The first church on this site was a corrugated-iron chapel, dedicated to St. Chad. It was blessed on 2nd October 1904. The first resident priest, Fr. Peter Pears, replaced it with the present church which was opened on 15th February 1931. It was consecrated on 18th February 1981 by Bishop John Brewer, Auxiliary Bishop of Shrewsbury. The old chapel continued in use as a Parish hall until the early 1980’s, when the present hall was built. The church is in the North Italian Romanesque style. The altar is a copy of an 6th century carved slab of marble in the Church of Sant’Appollinare Nuovo in Ravenna.
St. Chad’s Parish began as a Mass Centre served from Edgeley. Mass was first celebrated in 1900 in a private chapel at Cheadle Old Hall which stood between Cheadle Institute and what is now Queens Gardens. Fr. Abram, the priest at Edgeley, purchased an area of open ground on Stockport Road between Bank Street and Jackson Street. A corrugated iron chapel was constructed on the site as a Chapel of Ease, dedicated to St. Chad. It was blessed on 2nd October 1904 and was served by the priest at Our Lady’s Edgeley – first Fr. Abram and then Fr. McGreever.
In 1928 Fr. Peter Lancelot Pears was appointed to Cheadle as the first resident priest. He quickly realised that a new church was needed to house the growing congregation. Bishop Hugh Singleton laid the foundation stone on 24th August 1930, and the church was completed and opened on 15th February 1931. At the same time Fr.
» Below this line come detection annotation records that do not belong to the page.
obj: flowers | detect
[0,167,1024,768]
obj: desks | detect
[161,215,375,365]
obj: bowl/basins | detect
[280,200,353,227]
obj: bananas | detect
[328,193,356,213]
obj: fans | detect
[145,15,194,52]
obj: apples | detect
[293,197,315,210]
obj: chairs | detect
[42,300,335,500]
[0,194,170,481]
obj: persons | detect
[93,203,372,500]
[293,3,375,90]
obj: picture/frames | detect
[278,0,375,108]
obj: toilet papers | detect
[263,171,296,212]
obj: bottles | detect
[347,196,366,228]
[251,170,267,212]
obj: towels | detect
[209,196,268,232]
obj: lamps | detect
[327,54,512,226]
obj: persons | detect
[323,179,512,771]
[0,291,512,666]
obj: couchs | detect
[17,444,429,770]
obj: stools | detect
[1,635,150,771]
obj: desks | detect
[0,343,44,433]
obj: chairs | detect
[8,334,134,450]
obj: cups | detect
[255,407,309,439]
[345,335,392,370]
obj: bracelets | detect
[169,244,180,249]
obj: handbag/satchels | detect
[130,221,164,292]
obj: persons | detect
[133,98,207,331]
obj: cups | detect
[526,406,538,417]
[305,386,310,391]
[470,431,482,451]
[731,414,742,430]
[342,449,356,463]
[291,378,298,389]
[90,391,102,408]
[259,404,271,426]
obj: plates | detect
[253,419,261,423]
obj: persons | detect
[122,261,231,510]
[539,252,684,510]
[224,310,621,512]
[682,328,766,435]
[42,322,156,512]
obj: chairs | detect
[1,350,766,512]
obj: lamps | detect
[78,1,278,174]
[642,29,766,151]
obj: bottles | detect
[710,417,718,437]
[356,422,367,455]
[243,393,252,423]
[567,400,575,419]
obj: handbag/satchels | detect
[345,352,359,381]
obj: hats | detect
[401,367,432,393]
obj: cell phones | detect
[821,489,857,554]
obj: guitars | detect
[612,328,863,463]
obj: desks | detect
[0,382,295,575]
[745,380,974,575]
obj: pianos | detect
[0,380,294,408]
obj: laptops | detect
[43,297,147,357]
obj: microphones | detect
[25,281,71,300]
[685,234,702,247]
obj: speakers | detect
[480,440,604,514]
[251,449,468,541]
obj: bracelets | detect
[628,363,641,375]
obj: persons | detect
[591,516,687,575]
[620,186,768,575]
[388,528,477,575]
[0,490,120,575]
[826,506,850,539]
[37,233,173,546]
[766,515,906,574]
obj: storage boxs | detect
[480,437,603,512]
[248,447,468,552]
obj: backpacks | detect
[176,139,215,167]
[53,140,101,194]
Pears built a presbytery beside the church and he lived there until he left the parish in 1938.
He was replaced by Father (later Canon) Howe. He came to Cheadle from Our Lady’s, Stockport, and it was through his efforts that the debt on the parish was cleared. He began to celebrate Mass on Sundays at the King’s Hall, Cheadle Hulme and once a month at the Heald Green Hotel. As these communities developed, two new parishes were formed, each with their own church. In 1952 Canon Howe left St. Chad’s to become the first parish priest of St. Ann’s, Cheadle Hulme.
Canon Howe was succeeded by Fr. Bernard Houghton. Fr. Houghton stayed for almost thirty years and it fell to him to implement the enormous changes brought about by the Second Vatican Council. In order for the altar to be brought forward so that Mass could be celebrated facing the people, the baldacchino had to be removed. The enthusiastic and proficient choir needed an ancient and failing harmonium to be replaced by a single manual organ in 1960. It was upgraded to two manuals in 1979. Fr. Houghton paid off the final debt on the church and so the way was clear for it to be consecrated by Bishop John Brewer on 18th February 1981, just six months before Fr. Houghton retired. Only days after he had left, he suffered a heart attack and died.
Fr. Peter Morgan replaced Fr. Houghton and continued to implement the changes of Vatican II. To encourage the participation of the whole congregation in the liturgy he brought the choir down from the loft into the main body of the church. The old iron church had been used as a parish hall since 1931, but it had passed its sell-by date and it was decided to build a new hall in front of the presbytery. Fr. Morgan left in 1984 shortly before the new hall was opened.
His successor was Fr. Jim Robinson. He continued to build up the parish, particularly its spiritual life, over the next four years. He was replaced in 1988 by Fr. Frank Rice. He oversaw the painting of the interior of the church where the bare brick had become dark and discoloured. In 1997 Fr. Danny Canning replaced Fr. Rice. He oversaw the celebration of the 75th anniversary of the church early in 2006, not long before he left. He had also arranged for a completely new heating system for the church, but he had gone before it was installed. In the summer of 2006 Fr. Danny retired to his native Derry.
Fr. John arrived in September 2006 and he began an extensive programme of refurbishment in the church, the hall and the presbytery. A new sound system was installed in church, the floor was sanded and varnished, the sanctuary carpet was replaced, a whole matching set of furniture was installed in the sanctuary, personalised with the Cross of St. Chad. Meanwhile, the parish continued to develop as an active and welcoming community with many long-standing groups and organizations continuing to flourish as they do to this day. In 2007, Bishop Brian grouped the parishes of the Diocese into Local Pastoral Areas, so that parishes could co-operate more effectively with each other and share resources. St. Chad’s was linked again with its daughter churches, St. Ann’s and Christ Church.
Fr John retired in September 2019. For a few months St Chad’s was under the pastoral care of Christ Church Heald Green, until Fr Sean’s arrival in February 2020.